Mozaffar mentioned the 1994 murder of 29 Muslims and the wounding of 125 others when American-born Baruch Goldstein opened fire at the Mosque of Abraham in Palestine. After the attack, two rabbis came to the mosque to apologize. Mozaffar said that wasn't necessary because the community already understood the horror felt by people of all faiths.
The Morton Grove forum was organized to foster cross-cultural communication. It comes in the wake of an incident in August, when a 51-year-old Morton Grove man allegedly fired a high-velocity air rifle at the Muslim Education Center.
No one was hurt during the shooting, but about 500 people were in the building observing evening prayers for the holy month of Ramadan. The man was ordered in court to undergo an anger management evaluation and to stay away from members of the center.
At the Nov. 14 forum, another question related to the Muslim Brotherhood and whether or not the organization is in the United States.
"Of course they are," said Mozaffar. "Why not?
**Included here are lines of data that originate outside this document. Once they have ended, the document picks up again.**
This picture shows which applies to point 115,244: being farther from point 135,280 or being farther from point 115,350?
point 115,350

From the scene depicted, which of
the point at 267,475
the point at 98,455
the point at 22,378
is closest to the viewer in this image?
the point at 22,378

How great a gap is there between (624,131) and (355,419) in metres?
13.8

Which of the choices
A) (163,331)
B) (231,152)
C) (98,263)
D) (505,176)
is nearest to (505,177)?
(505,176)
Their goal is to establish Muslim social services leading to Muslim polity. The Muslim Brotherhood is the boogeyman, and I think this is a serious problem."
The panelists also included Habeeb Quadri, principal of the MCC Full Time School in Morton Grove, which offers a curriculum of Islamic Studies, and Abeer Saleh, a science teacher and department head at the school.
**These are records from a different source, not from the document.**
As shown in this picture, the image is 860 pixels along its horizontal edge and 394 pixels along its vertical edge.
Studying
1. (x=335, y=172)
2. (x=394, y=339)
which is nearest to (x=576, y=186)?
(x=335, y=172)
Quadri presented a slideshow with "true or false" statements relating to misconceptions about the 1.5 billion Muslims in the world.
For example, one statement was: "Most Muslims in the world are Arabs."
"False," said Quadri. "Only 18 percent are Arabs. The majority are from India, Pakistan. Kenya has 45 percent Muslims. China has 10 million."
Another topic panelists were asked about related to modesty.
Men and women must dress modestly, panelists explained. Women keep their heads covered and wear loose-fitting clothing. Pre-marital relations are taboo and Muslims don't eat pork, road kill, or drink alcohol or blood.
"If you don't drink or dance," one questioner asked, "what do you do at social occasions?"
"It has to be 'PPL,'" said Saleh, the science teacher. "Public, purposeful and limited."
Quadri added that girls have to be asked to be married three times and that an outside party will act as a protector to make sure that a woman is marrying of her own free will and not being forced into any union.
Another audience member asked if Muslim children say the Pledge of Allegiance at their private parochial school. Saleh said that the pledge is hung in her room.
"We say the pledge once-a-month, added Quadri. "One person might recite it, but not everyone has to say it."
Panelists noted that MCC has the same curriculum as other schools, including classes in life science, reading and math. Their students also study Islamic history and take Arabic.